2. The representation theorem for finite distributive lattices

2.1 Theorem. Let $L$ be a finite distributive lattice, and let $P =$   JI$(L)$, the set of join-irreducibles of $L$ with the partial order inherited from $L$. Then $L \cong$   Downsets$(P)$.

Corollary. Every finite distributive lattice is isomorphic to a sublattice of some power set, namely    Pow$(X)$ where $X$ is the set of its join-irreducibles.

(Actually, every infinite distributive lattice is likewise isomorphic to a lattice of sets, but in a more subtle way. This is the Stone Representation Theorem.)
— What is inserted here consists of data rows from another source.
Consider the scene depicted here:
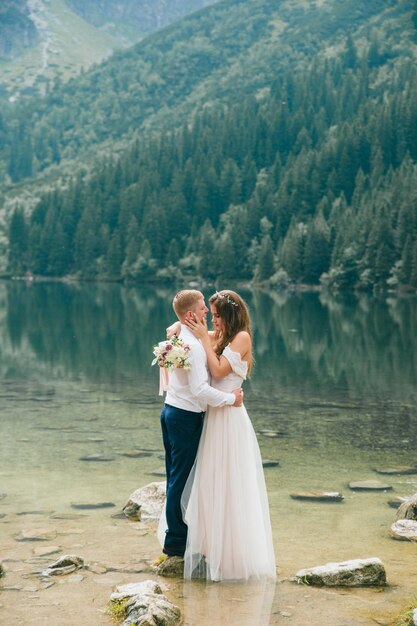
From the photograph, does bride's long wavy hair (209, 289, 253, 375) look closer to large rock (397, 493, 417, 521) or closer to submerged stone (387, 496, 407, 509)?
large rock (397, 493, 417, 521)

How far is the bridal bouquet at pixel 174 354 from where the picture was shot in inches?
398

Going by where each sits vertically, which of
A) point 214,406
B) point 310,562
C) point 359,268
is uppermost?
point 359,268

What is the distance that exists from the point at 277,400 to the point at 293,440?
7.01 m

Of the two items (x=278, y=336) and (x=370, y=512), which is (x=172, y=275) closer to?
(x=278, y=336)

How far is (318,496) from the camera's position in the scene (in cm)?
1511

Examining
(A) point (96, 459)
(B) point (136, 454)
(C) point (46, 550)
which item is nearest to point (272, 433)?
(B) point (136, 454)

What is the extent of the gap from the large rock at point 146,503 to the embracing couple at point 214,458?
8.93 ft

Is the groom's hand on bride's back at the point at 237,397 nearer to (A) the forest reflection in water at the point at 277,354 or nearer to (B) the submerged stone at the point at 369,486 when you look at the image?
(B) the submerged stone at the point at 369,486

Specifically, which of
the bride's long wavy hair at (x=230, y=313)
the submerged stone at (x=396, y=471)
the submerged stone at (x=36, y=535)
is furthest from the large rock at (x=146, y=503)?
the submerged stone at (x=396, y=471)

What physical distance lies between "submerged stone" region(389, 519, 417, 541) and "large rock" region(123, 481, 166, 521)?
3549 mm

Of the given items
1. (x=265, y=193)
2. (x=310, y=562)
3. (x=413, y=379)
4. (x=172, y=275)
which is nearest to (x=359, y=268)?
(x=172, y=275)

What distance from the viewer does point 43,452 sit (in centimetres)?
1917

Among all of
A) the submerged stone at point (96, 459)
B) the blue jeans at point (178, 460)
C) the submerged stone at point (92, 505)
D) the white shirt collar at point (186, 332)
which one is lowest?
the submerged stone at point (92, 505)

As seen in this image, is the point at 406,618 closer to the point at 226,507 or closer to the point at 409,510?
the point at 226,507
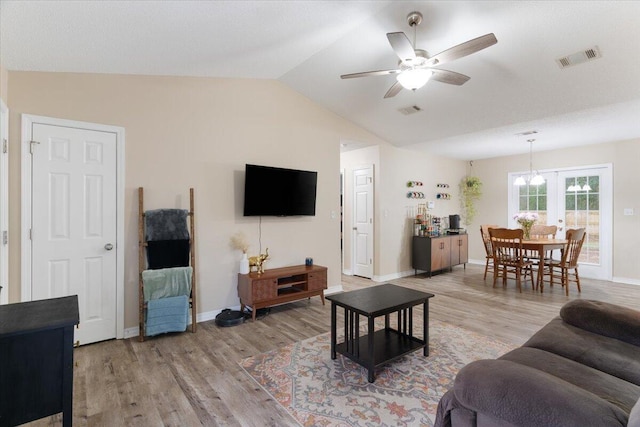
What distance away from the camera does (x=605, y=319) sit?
1.89m

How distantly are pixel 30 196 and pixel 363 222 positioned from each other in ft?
15.0

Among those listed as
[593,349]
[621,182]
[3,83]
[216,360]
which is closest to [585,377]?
[593,349]

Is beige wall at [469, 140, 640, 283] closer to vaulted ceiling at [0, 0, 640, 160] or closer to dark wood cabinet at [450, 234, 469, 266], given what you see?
vaulted ceiling at [0, 0, 640, 160]

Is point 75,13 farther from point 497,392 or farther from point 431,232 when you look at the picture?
point 431,232

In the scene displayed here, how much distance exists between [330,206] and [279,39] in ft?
8.01

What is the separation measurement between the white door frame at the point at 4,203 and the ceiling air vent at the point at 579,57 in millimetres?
4884

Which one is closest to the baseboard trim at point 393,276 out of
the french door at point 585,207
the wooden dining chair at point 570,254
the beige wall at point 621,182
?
the wooden dining chair at point 570,254

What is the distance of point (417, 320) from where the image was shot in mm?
3613

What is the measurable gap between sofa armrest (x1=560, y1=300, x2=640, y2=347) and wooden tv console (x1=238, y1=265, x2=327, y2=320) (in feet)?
8.64

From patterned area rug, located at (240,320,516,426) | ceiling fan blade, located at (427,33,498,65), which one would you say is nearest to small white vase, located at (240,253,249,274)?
patterned area rug, located at (240,320,516,426)

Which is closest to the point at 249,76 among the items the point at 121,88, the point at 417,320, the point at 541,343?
the point at 121,88

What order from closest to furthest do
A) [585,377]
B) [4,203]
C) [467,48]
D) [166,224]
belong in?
[585,377] → [467,48] → [4,203] → [166,224]

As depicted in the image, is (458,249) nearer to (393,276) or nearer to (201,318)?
(393,276)

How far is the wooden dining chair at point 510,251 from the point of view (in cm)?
489
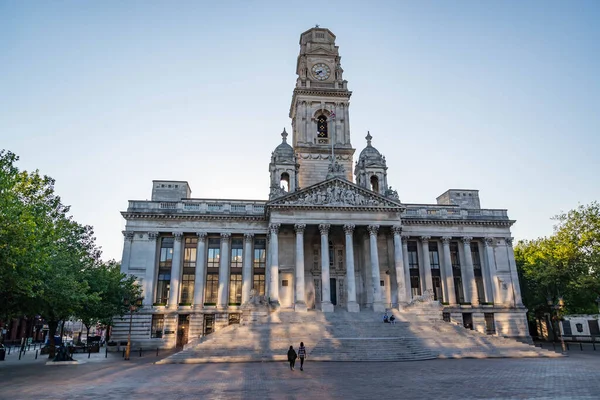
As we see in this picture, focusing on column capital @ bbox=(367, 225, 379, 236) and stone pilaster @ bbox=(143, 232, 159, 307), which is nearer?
column capital @ bbox=(367, 225, 379, 236)

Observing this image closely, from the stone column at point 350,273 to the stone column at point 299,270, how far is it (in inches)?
196

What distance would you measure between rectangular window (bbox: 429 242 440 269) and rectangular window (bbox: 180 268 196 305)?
30193 mm

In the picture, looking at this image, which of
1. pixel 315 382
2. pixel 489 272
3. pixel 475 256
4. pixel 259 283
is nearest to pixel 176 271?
pixel 259 283

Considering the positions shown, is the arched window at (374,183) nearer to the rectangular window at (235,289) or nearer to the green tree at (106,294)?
the rectangular window at (235,289)

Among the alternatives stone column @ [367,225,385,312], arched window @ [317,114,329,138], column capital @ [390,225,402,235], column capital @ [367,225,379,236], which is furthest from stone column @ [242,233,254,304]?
arched window @ [317,114,329,138]

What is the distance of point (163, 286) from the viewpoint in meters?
50.1

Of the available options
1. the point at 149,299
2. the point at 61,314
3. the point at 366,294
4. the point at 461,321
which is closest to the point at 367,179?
the point at 366,294

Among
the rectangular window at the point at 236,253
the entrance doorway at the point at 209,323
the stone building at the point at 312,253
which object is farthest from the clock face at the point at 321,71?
the entrance doorway at the point at 209,323

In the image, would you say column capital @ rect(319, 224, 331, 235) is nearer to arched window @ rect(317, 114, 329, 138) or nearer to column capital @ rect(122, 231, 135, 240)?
arched window @ rect(317, 114, 329, 138)

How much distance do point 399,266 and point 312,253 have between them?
35.3 feet

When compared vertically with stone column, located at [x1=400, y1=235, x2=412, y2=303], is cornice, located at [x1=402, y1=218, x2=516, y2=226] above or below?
above

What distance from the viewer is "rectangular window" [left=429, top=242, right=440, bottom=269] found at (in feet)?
177

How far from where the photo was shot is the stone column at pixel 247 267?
49787 millimetres

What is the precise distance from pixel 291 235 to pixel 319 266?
5156mm
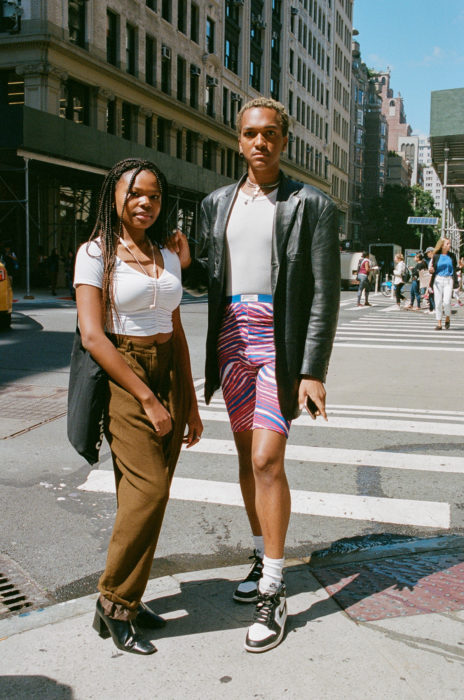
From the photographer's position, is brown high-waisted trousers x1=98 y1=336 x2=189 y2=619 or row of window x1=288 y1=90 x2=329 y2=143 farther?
row of window x1=288 y1=90 x2=329 y2=143

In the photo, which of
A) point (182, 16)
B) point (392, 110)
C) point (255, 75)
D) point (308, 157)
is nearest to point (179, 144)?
point (182, 16)

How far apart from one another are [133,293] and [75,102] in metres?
32.4

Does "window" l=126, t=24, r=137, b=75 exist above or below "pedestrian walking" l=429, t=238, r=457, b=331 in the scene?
above

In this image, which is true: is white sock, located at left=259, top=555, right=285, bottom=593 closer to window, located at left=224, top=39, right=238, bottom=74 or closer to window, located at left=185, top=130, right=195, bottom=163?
window, located at left=185, top=130, right=195, bottom=163

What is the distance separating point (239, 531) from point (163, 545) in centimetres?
46

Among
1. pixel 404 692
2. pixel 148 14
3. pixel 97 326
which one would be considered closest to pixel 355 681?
pixel 404 692

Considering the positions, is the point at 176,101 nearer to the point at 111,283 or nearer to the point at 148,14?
the point at 148,14

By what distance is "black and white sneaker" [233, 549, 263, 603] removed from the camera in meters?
3.08

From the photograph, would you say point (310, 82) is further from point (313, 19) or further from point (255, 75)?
point (255, 75)

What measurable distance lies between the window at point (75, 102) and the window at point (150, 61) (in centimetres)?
606

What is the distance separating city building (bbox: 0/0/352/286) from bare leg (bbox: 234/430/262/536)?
13.9 metres

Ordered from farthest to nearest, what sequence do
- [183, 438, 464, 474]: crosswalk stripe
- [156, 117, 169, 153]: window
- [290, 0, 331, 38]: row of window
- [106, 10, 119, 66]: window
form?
1. [290, 0, 331, 38]: row of window
2. [156, 117, 169, 153]: window
3. [106, 10, 119, 66]: window
4. [183, 438, 464, 474]: crosswalk stripe

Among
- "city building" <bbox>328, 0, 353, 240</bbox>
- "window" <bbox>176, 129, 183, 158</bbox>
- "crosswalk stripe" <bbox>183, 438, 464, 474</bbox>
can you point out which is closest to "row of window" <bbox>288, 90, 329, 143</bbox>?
"city building" <bbox>328, 0, 353, 240</bbox>

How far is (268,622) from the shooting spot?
2.75 m
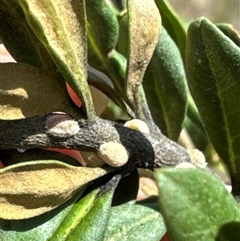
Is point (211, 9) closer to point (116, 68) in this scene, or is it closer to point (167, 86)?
point (167, 86)

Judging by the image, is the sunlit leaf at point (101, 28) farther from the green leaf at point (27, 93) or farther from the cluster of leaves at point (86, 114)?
the green leaf at point (27, 93)

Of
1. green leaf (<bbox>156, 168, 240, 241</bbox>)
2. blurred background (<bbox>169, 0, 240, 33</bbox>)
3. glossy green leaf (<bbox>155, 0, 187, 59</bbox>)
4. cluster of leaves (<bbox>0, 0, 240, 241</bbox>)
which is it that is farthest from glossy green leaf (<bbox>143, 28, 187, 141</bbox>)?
blurred background (<bbox>169, 0, 240, 33</bbox>)

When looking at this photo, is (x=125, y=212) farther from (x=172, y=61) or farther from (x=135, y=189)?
(x=172, y=61)

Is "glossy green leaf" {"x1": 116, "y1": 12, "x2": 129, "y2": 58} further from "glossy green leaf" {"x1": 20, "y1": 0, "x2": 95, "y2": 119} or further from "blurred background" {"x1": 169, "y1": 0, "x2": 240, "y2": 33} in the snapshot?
"blurred background" {"x1": 169, "y1": 0, "x2": 240, "y2": 33}

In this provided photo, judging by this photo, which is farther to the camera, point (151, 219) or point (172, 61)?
point (172, 61)

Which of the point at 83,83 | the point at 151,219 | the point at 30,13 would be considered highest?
the point at 30,13

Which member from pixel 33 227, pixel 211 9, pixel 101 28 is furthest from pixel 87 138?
pixel 211 9

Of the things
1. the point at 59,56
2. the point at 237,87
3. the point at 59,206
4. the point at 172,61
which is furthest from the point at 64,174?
the point at 172,61

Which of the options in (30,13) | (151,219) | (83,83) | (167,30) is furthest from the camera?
(167,30)
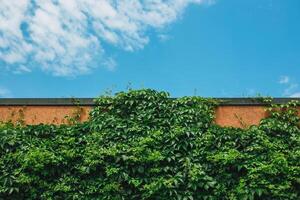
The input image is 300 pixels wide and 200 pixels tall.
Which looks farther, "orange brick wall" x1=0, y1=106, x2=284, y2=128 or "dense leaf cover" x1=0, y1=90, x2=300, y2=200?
"orange brick wall" x1=0, y1=106, x2=284, y2=128

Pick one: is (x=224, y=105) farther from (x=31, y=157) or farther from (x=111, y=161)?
(x=31, y=157)

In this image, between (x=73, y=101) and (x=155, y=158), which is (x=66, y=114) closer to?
(x=73, y=101)

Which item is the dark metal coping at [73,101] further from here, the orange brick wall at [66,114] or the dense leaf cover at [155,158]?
the dense leaf cover at [155,158]

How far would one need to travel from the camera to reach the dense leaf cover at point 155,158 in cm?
843

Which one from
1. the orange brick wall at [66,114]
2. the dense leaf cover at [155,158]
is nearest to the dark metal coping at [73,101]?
the orange brick wall at [66,114]

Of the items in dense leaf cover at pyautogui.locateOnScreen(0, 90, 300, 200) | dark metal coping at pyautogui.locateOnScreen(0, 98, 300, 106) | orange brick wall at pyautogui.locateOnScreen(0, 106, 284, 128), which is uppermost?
dark metal coping at pyautogui.locateOnScreen(0, 98, 300, 106)

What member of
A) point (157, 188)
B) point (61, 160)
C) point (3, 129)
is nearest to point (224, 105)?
point (157, 188)

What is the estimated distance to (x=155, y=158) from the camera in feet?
28.1

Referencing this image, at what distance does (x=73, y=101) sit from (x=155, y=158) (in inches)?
74.2

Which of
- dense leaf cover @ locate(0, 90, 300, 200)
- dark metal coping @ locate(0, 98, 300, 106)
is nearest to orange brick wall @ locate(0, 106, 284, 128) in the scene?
dark metal coping @ locate(0, 98, 300, 106)

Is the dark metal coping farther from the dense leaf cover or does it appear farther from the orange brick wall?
the dense leaf cover

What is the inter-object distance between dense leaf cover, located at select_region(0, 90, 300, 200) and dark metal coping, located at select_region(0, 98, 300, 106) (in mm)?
333

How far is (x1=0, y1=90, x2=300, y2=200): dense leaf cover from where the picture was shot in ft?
27.7

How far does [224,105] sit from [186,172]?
1.45 metres
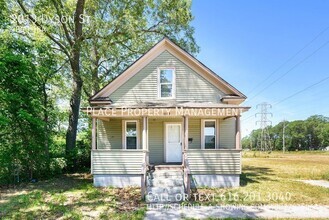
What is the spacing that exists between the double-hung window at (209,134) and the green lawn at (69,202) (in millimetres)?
4679

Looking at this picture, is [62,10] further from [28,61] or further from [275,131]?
[275,131]

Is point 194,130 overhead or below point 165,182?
overhead

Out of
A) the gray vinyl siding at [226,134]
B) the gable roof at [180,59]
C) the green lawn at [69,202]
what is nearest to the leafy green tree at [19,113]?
the green lawn at [69,202]

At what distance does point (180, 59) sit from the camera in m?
12.9

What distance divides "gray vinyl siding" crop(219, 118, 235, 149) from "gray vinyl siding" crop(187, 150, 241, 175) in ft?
6.85

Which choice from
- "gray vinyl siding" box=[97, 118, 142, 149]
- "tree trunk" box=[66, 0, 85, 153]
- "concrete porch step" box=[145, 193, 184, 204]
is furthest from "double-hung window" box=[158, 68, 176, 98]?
"tree trunk" box=[66, 0, 85, 153]

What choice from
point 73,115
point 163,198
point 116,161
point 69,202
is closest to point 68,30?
point 73,115

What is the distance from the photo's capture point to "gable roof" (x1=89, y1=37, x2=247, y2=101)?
1255 cm

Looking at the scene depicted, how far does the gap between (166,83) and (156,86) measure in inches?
22.8

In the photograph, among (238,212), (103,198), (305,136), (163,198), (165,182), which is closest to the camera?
(238,212)

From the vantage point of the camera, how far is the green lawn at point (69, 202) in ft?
22.9

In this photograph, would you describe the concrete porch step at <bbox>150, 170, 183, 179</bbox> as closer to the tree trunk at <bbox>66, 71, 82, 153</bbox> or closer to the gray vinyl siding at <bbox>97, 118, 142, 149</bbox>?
the gray vinyl siding at <bbox>97, 118, 142, 149</bbox>

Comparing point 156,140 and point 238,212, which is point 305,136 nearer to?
point 156,140

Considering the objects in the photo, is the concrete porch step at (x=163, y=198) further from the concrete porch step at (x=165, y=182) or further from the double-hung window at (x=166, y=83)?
the double-hung window at (x=166, y=83)
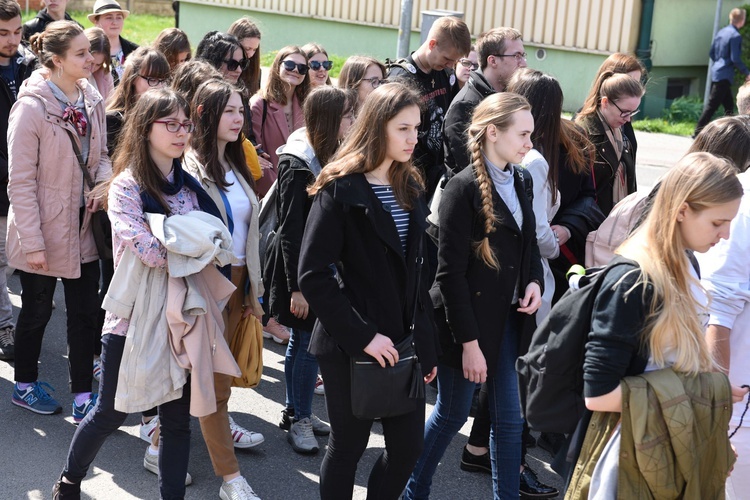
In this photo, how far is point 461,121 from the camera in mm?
5012

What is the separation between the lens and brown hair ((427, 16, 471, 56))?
19.8 ft

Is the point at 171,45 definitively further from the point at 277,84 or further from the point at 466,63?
the point at 466,63

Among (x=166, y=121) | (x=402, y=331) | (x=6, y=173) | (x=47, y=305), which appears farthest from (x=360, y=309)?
(x=6, y=173)

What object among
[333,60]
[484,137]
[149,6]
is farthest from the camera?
[149,6]

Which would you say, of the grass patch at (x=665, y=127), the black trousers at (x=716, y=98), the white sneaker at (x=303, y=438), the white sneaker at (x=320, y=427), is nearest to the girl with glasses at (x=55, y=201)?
the white sneaker at (x=303, y=438)

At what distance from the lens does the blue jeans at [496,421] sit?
3.98m

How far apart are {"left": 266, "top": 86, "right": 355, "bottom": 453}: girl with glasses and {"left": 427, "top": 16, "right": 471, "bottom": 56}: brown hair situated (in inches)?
62.3

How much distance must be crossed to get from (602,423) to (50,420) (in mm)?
3123

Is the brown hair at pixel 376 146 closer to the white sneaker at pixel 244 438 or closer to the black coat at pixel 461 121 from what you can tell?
the black coat at pixel 461 121

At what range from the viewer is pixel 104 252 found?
191 inches

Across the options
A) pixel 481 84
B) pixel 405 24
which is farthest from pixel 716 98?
pixel 481 84

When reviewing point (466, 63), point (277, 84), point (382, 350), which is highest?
point (466, 63)

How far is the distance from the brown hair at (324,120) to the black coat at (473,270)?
824mm

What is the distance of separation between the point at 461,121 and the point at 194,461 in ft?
7.29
Remark. In a finite distributive lattice, every element is uniquely an irredundant join of join-irreducibles. (Contrast this with the case of $M _ 3$.)

An example of a lattice of downsets is shown in Figure .

2.2 Corollary. Let $L$ be a finite distributive lattice, and let $Q =$   JI$(L) ^ \cup$, the dual of JI$(L)$. Then $L \cong$   2$^ Q$, the lattice of isotone functions from $Q$ to 2.

Proof. Observe that for a partially ordered set $Q$,    2$^ Q \cong$   Downsets$(P ^ \cup)$. In fact, each isotone function $f: Q\rightarrow$   2 gives a decomposition of $Q$ into $f ^ {-1}(0)$, which is a downset, and $f ^ {-1}(1)$, which is the complementary upset, and in the other direction each downset gives a complementary upset and isotone function. This correspondence reverses order since $f \leq g$ when $g$ ``has more 1's'' than $f$, or equivalently ``fewer 0's'', so that $f ^ {-1}(0) \supseteq f ^ {-1}(1)$.

Note. As we shall see later, infinite distributive lattices can also be represented as lattices of subsets.